→ **Task to complete**:
All of the material should be reproduced exactly, with pictures left out.

───── Exercise materials ─────

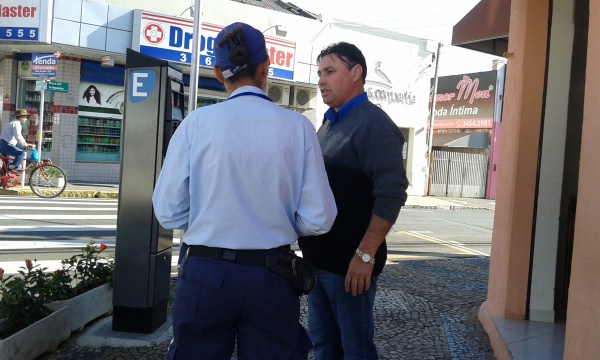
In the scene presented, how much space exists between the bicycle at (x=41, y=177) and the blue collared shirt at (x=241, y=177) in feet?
39.6

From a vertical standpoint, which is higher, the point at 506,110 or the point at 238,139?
the point at 506,110

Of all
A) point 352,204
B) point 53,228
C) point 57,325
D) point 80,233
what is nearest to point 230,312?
point 352,204

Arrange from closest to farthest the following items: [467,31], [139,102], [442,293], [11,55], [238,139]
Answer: [238,139], [139,102], [467,31], [442,293], [11,55]

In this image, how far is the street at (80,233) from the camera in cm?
724

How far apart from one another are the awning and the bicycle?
10.3m

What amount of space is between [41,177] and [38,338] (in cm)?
1059

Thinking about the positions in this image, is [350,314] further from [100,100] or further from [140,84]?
[100,100]

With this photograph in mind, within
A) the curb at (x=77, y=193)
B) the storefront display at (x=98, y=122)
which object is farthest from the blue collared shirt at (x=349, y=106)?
the storefront display at (x=98, y=122)

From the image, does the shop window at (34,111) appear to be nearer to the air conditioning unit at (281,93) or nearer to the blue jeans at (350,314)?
the air conditioning unit at (281,93)

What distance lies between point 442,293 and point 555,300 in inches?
57.3

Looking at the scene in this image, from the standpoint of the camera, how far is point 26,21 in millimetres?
15281

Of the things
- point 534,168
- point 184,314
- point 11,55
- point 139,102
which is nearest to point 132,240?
point 139,102

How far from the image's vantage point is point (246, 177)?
2029 millimetres

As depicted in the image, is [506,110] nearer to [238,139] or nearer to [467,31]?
[467,31]
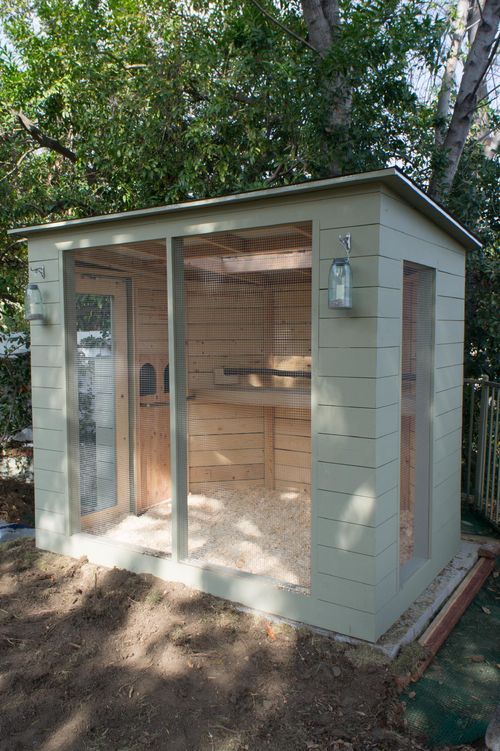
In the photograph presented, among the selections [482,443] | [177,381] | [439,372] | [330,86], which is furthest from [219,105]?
[482,443]

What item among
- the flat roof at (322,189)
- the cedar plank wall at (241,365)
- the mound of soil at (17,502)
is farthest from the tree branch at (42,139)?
the cedar plank wall at (241,365)

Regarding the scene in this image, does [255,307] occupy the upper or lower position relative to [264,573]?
upper

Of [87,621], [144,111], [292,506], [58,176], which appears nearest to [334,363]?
[87,621]

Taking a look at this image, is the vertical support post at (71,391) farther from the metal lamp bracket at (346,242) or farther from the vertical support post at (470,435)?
the vertical support post at (470,435)

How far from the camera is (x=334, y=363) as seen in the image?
2.42m

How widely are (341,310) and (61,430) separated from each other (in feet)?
6.24

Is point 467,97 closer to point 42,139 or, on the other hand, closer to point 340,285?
point 340,285

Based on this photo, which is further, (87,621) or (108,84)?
(108,84)

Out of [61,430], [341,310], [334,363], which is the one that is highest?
[341,310]

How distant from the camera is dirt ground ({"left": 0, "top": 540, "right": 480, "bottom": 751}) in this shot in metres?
1.92

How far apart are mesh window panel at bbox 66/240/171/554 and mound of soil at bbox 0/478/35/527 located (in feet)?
3.53

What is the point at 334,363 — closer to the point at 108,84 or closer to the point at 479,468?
the point at 479,468

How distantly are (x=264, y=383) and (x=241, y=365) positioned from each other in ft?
0.61

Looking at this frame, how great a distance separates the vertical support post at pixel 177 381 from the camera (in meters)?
2.91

─────

→ **Full output**:
In the scene presented, how much space exists between the bicycle at (x=41, y=177) and the blue collared shirt at (x=241, y=177) in feet?
39.6

From a vertical standpoint, which is higher, the point at 506,110 or the point at 238,139?
the point at 506,110

Of all
A) point 352,204
B) point 53,228
C) point 57,325
D) point 80,233
what is nearest to point 230,312?
point 352,204

Arrange from closest to farthest the following items: [467,31], [139,102], [442,293], [11,55], [238,139]
Answer: [238,139], [139,102], [467,31], [442,293], [11,55]

In this image, how far is the street at (80,233) from the camera in cm?
724

How far apart from one another are the awning and the bicycle?
10.3m

What amount of space is between [41,177] and [38,338] (in cm)?
1059

Thinking about the positions in this image, is [350,314] further from [100,100] or further from [140,84]?
[100,100]

With this photograph in mind, within
A) the curb at (x=77, y=193)
B) the storefront display at (x=98, y=122)
which object is farthest from the blue collared shirt at (x=349, y=106)?
the storefront display at (x=98, y=122)

From the image, does the shop window at (34,111) appear to be nearer to the air conditioning unit at (281,93) or nearer to the blue jeans at (350,314)?
the air conditioning unit at (281,93)

What distance lies between point 442,293 and point 555,300 in inches?
57.3

Looking at the scene in this image, from the standpoint of the camera, how far is point 26,21 in millimetres?
15281

Of the things
- point 534,168
- point 184,314
- point 11,55
- point 139,102
which is nearest to point 132,240?
point 139,102

How far from the image's vantage point is point (246, 177)?
2029 millimetres

As depicted in the image, is [506,110] nearer to [238,139] or nearer to [467,31]?
[467,31]
In the photograph presented, among the selections [482,443] | [177,381] | [439,372] | [330,86], which is furthest from [219,105]?
[482,443]

What item among
- the flat roof at (322,189)
- the cedar plank wall at (241,365)
- the mound of soil at (17,502)
is farthest from the tree branch at (42,139)?
the cedar plank wall at (241,365)

Regarding the scene in this image, does [255,307] occupy the upper or lower position relative to [264,573]?
upper

Of [87,621], [144,111], [292,506], [58,176], which appears nearest to [334,363]?
[87,621]

Taking a look at this image, is the vertical support post at (71,391) farther from the metal lamp bracket at (346,242) or farther from the vertical support post at (470,435)?
the vertical support post at (470,435)

How far from the camera is (x=334, y=363) as seen in the image?
2.42m

How widely are (341,310) and (61,430) separated from each other (in feet)?
6.24

Is point 467,97 closer to point 42,139 or, on the other hand, closer to point 340,285?
point 340,285

Based on this photo, which is further, (87,621) or (108,84)?
(108,84)

Out of [61,430], [341,310], [334,363], which is the one that is highest?
[341,310]

How distant from the camera is dirt ground ({"left": 0, "top": 540, "right": 480, "bottom": 751}) in this shot in metres?
1.92

How far apart are mesh window panel at bbox 66/240/171/554 and mound of soil at bbox 0/478/35/527 located (in feet)?
3.53

What is the point at 334,363 — closer to the point at 108,84 or closer to the point at 479,468?
the point at 479,468

How distantly are (x=264, y=383) and (x=241, y=365) positioned from each other in ft?
0.61

Looking at this frame, how great a distance separates the vertical support post at pixel 177 381 from the camera (in meters)?
2.91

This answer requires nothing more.